“A stack of them, six feet high!” he gasped—not quite as high as the Old South meeting house steeple! “He let me look through them and I found it, a capital design! I told him so. He said—— Here! wait a minute!” he shouted, suddenly, to the porter, and I, straining my ears, was forced to wait. “Allow me to assist you!” I saw him lift his hat; there was a tone of recognition in his voice.

It was a tall, awkward figure, in a cashmere shawl and carrying an ancient carpet-bag, that he helped upon the hastily restored gangplank even as the steamer’s wheels were ready to turn.

“If ever I’m ketched so far from home ag’in!” murmured Loveday, as she set her foot upon the steamer.

CHAPTER XI
A DIPLOMATIC EFFORT

Loveday retired at once, with a lemon, although the harbor was as smooth as a mill-pond. She was not in the mood for confidences and vouchsafed only the pessimistic declarations that she was “an old idiot,” and that “in this world folks wa’n’t generally no better’n they pretended to be, and ’twas foolish to try to wind a gauze round ’em.”

Loveday was human and homesick, and her honest old heart ached, I knew, with disappointment. She was very tired, too, having thriftily walked to the steamboat wharf and missed her way several times. So I was forced to forgive her for arriving just in time to interrupt young Carruthers, as he was telling me about Dave’s design. That it was Dave’s design I had no doubt from the young man’s manner. Dear Dave! whatever he had done no one could say that he was not bringing forth works meet for repentance now.

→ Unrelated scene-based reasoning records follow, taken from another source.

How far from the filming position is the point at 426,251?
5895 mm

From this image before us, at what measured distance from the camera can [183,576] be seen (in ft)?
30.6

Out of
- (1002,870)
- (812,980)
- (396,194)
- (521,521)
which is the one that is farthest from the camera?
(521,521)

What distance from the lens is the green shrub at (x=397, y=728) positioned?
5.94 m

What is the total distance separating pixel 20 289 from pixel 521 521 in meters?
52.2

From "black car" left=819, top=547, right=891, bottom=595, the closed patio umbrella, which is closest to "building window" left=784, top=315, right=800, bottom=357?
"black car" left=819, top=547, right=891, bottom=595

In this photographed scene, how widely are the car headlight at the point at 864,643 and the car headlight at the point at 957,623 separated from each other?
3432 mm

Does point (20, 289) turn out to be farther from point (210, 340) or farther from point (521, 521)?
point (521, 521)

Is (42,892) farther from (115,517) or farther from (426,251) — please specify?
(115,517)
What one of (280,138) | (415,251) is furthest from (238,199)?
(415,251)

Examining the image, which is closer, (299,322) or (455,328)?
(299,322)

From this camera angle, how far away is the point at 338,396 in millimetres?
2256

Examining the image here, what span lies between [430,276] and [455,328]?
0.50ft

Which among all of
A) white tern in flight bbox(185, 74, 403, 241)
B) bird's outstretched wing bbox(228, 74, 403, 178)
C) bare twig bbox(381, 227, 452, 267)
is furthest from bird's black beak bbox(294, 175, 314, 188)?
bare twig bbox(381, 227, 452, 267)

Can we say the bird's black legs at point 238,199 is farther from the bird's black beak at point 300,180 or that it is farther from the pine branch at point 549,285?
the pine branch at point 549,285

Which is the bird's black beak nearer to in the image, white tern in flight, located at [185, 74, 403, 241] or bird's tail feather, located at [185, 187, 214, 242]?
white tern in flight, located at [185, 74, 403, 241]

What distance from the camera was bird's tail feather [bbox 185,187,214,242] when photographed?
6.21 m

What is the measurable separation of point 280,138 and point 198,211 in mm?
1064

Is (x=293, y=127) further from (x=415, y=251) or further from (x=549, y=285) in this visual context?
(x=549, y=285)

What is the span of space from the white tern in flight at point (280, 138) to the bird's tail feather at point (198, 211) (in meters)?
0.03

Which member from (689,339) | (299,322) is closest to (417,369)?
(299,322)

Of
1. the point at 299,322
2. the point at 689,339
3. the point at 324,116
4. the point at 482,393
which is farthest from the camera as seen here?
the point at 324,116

It was tantalizing not to know what Mr. Solomon Salter had said about the design. Perhaps Ned Carruthers would write and tell me; he had certainly shown himself very friendly. He was covered with dust from head to foot; people had stared at him on the wharf, a young man in such fashionable attire and so unkempt. It was presumably the result of his search through the “stack” of designs. Drawings were consigned, it seemed, to the same prolonged and dusty oblivion as manuscripts.

Perhaps this friendly act might be regarded as a work meet for repentance on Ned Carruthers’ part. Certainly, my heart warmed toward the young man.

I kept Dave’s secret. When he succeeded would be time enough to have it known. When he succeeded, I said to myself, with perfect confidence, even with a vision before my eyes of the great dusty stack of drawings. I thought I had caught a glimpse of how things worked together. As for Dave’s wrong-doing—I was not “winding a gauze” around it, but I realized that in God’s blessed providence one may sin and yet repent.

When we landed in the forenoon at the pier on our own pretty river, I went, traveling-bag and travel-stains and all, to the shipyard.